书面任务:
1 – 请把阅读节选中以“类似如此”开头的那一段压缩改写，保留其主要事实。
2 – 从阅读节选中原样摘出从“今年8月,有网民在微博上发帖”到“而前不久,刘铁男已被开党籍。”的文字并返回。

阅读节选:
──────────
由于部分政府机关“朝令夕改“先否后认”等现象频频出现,公众对政府公信力的质疑正在不断加深,更使政府成为社会失信的“坏榜样”。
今年8月,有网民在微博上发帖称“在宁夏中卫市海原县,交警查车罚款、动手打人”,而海原县公安局先回应称“无中生有”,在爆料人上传视频后才承认“有过激行为”;今年5月,有网民称“郑州夜店打字幕欢迎项城田局长”,而项城市相关部门则这可能是一场恶作剧,也可能是酒吧在炒作,最终调查结果却是事件主角为项城市工商局副局长田****,当事人被免职;去年12月,有公众实名举报国家能源局原局长刘铁男多种问题,也遭到能源局第一时间回应称“纯属污蔑造谣”。然而前不久,刘铁男已被开党籍。
类似如此“没有视频就不承认”“遇到事情否认成习惯”的事件在近段时间频频出现,再加上不少地方存在的规划短视、随意拆除新建筑等朝令夕改的现象,这些“言而无信”的政府失信行为已经严重影响了政府的公信力,使得政府陷入了“不说被质疑、说了没人信”的尴尬境地。
──────────
数据部分:
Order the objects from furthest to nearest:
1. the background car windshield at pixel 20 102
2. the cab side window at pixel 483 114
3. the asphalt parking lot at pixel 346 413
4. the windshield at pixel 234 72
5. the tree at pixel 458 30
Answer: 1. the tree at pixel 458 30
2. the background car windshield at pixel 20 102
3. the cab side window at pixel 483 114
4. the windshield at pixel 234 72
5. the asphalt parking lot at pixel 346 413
──────────
参考答案:
1 – 近来“没有视频就不承认”“遇到事情否认成习惯”的事件频发，加上不少地方规划短视、随意拆除新建筑等朝令夕改现象，这些政府失信行为已严重损害政府公信力，使其陷入“不说被质疑、说了没人信”的尴尬境地。

2 –
今年8月,有网民在微博上发帖称“在宁夏中卫市海原县,交警查车罚款、动手打人”,而海原县公安局先回应称“无中生有”,在爆料人上传视频后才承认“有过激行为”;今年5月,有网民称“郑州夜店打字幕欢迎项城田局长”,而项城市相关部门则这可能是一场恶作剧,也可能是酒吧在炒作,最终调查结果却是事件主角为项城市工商局副局长田****,当事人被免职;去年12月,有公众实名举报国家能源局原局长刘铁男多种问题,也遭到能源局第一时间回应称“纯属污蔑造谣”。然而前不久,刘铁男已被开党籍。